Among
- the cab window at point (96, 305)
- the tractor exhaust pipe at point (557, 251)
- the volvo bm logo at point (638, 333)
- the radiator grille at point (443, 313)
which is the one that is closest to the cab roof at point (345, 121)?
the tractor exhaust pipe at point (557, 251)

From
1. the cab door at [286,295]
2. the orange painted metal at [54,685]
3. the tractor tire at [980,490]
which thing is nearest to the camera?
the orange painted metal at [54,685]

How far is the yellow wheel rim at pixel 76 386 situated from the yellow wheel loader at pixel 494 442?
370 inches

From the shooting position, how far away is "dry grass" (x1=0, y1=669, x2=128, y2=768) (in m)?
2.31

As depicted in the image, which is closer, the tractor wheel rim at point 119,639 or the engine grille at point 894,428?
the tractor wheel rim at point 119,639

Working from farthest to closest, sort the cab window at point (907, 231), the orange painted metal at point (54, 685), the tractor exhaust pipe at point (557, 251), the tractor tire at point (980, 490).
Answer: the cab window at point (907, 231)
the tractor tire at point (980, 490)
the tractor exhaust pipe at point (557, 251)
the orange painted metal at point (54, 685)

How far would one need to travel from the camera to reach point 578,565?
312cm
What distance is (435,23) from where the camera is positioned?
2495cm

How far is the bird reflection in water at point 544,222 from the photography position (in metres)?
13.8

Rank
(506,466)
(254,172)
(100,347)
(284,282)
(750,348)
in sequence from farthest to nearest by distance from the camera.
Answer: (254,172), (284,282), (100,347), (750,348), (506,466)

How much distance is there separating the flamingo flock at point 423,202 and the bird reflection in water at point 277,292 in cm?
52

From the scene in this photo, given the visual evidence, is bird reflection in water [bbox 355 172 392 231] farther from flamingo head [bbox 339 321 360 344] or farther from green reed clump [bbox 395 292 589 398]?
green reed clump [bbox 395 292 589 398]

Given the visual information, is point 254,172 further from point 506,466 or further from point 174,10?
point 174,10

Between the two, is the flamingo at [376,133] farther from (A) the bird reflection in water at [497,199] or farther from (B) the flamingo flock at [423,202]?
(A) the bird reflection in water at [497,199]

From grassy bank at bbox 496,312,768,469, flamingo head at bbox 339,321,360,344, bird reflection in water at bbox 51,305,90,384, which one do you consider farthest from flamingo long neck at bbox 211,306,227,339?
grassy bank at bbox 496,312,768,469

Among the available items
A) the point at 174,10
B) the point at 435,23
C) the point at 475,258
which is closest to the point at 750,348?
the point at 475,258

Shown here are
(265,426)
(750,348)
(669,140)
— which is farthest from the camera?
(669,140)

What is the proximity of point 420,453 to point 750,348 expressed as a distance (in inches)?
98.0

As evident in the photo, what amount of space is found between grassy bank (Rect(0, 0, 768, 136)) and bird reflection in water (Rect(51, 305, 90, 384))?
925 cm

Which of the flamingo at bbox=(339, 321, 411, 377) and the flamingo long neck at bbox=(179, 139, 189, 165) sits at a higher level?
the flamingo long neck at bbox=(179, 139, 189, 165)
::::
* **WHAT IS ASKED**
Transcribe the records from the line with "What distance is" to the line with "Answer: (254,172), (284,282), (100,347), (750,348), (506,466)", copying each line exactly.

* **REPLY**
What distance is (435,23) from where the camera is positioned?
2495cm

How far is the bird reflection in water at point 544,222 from the photography position (in metres)?
13.8

Rank
(506,466)
(254,172)
(100,347)
(284,282)
(750,348)
in sequence from farthest to nearest by distance from the camera.
Answer: (254,172), (284,282), (100,347), (750,348), (506,466)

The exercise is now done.